Archbishop of Port-au-Prince dies in Haiti earthquake

AP, 14 January 2010, 03:06am
Topics:Haiti

PARIS: Monsignor Joseph Serge Miot, the archbishop of Port-au-Prince, has been killed in the Haiti earthquake. He was 63.

Missionaries at the archdiocese found his body crushed by rubble in the ruins of his office, said the Rev Pierre Le Beller of the Saint Jacques Missionary Centre in western France.

A seminary student was killed and two others were injured in the quake, according to the mission.
The Saint Jacques order of missionary priests was officially founded in 1951 by the bishop of Gonaives, Haiti. While headquartered in France, it retains a strong presence in Haiti and traces its unofficial missionary activity to 1860.

Born in Jeremie, Haiti, on November 23, 1946, Miot was ordained a Roman Catholic priest in 1975.

He was consecrated a bishop in 1997, and named deputy to the archbishop of Port-au-Prince, a title he held until being named archbishop himself in 2008.
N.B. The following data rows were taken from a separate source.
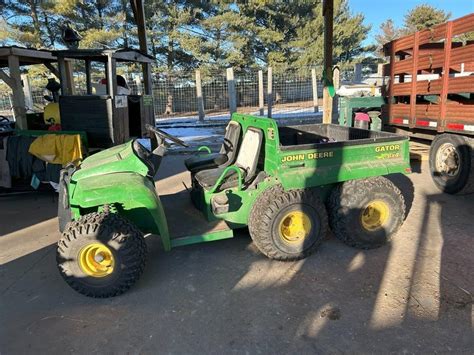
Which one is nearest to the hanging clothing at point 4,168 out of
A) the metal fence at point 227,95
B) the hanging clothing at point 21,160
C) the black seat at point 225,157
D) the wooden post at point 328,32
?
the hanging clothing at point 21,160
"He was a demanding, and understanding, priest," said the Rev Michel Menard, also of the Saint Jacques mission, who met regularly with Miot in Haiti. "He was man of great discretion and humility."
"He was very close to his priests, very welcoming," and his door was always open to visitors, Menard said.
Miot, a philosophy professor at the Port-au-Prince seminary, "would tell students that being a priest is not a profession, it is a mission," Menard told AP by phone from the Brittany town of Landivisiau.